Monday 18 July 2011

The role of the print news media

is under scrutiny at present, indeed the role of the media is under scrutiny. There have been some high profile casualities and there may well be more yet. Most of the problems have so far been in the United Kingdom where "The News of the World" is no more and Murdoch is endeavouring to save the rest of his media empire. There may yet be more problems for him in North America.
So far Australia has seen little of this. The leader of the Greens, Bob Brown, has called for an inquiry into the media here. It would suit the Greens. They sometimes (but by no means always) get a little rough press. On the whole however they have been well served by the media. Brown is the leader of a minority party but he and his team get plenty of media coverage while getting little media scrutiny. Most Australians see the Greens as "harmless" and out there to "save the environment". The Greens actually have a range of policies that would not bear close scrutiny. As they now hold the balance of power in the Senate they will be anxious to deflect scrutiny in any way they can. They may well succeed.
Australian politics is not, on the whole, well served by the media. The Press Gallery in Canberra has long been left-leaning. Labor governments, while not immune from criticism, tend to fare better than Coalition governments. A very senior member of the Press Gallery once explained all this to me very carefully. He explained how any neutral or right leaning journalist was liable to be frozen out of the information flow which is the life-blood of all journalists. He seemed to believe that this was generally a good thing because the role of the journalist was "not to report the news but to interpret it". I had the idea it was the other way around but he advised me that I was wrong. "The media's role is to inform the public but that has to be done in certain ways."
Certainly our Australian Broadcasting Company, which is government funded, makes no secret of a leftist agenda. The former presenter of "The 7:30 Report" Kerry O'Brien got away with it for years and little has changed since.
Recently there was a brief report on one television news service of a new study into the role of forests as carbon dioxide sinks. It is obviously a very important study conducted in North America and Australia. The findings (by the CSIRO), that approximately 25% of CO2 emissions are soaked up by our remaining forests, surely have to be of some importance. Despite that I have not seen the report mentioned anywhere in the print media. It has not been debated anywhere. There have been no calls to increase the rate of afforestation. Indeed there are suggestions that afforestation is not the answer - because that would call into question the entire climate debate - and the issue must therefore be ignored.
In a country which also requires compulsory attendance at the ballot box the influence of the media on public opinion is something which really does need to come under scrutiny. We are not being informed.

3 comments:

Anonymous said...

Brown is not Green!

JO said...

All of which shows how important the BBC is in the UK. They don't always get it right - nobody does - but they ethic of fair play underpins everything - and there are complaints procedures for anyone feeling they have not presented an argument fairly.

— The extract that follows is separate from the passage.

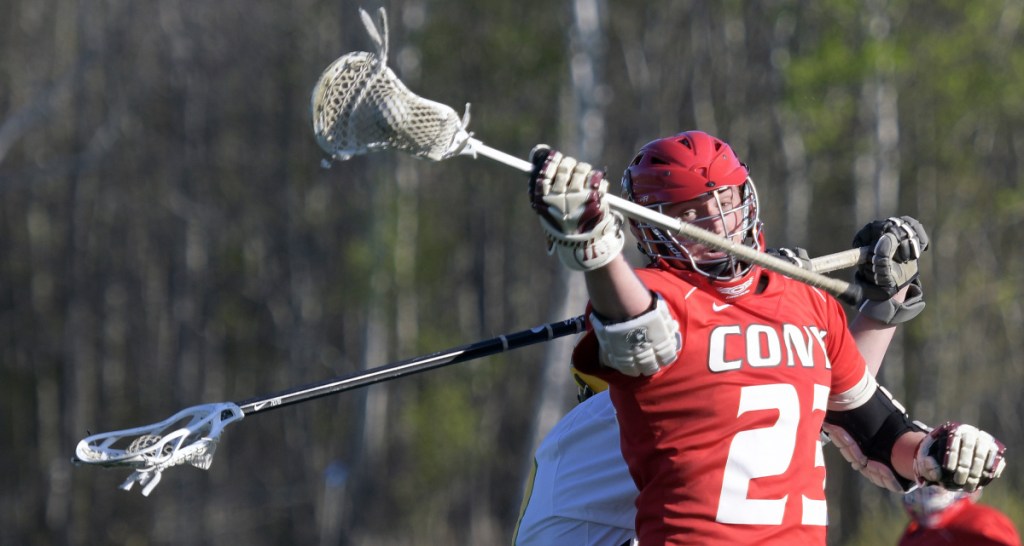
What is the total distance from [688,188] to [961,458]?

Can you get BBC World on your TV? (I can't remember if I even tried to find it when I was in Oz). Or the BBC World Service on the radio? It feels criminal that there are thoughts of cutting these services when no few countries have any media that even pretend to be impartial.

catdownunder said...

Nothing on the free to air channels as far as I know although the ABC and SBS use some of their material occasionally. We do still get some of the documentaries from the BBC - although not as much as we used to. I do not know what the pay-tv services have to offer. I think the BBC is more balanced than the ABC.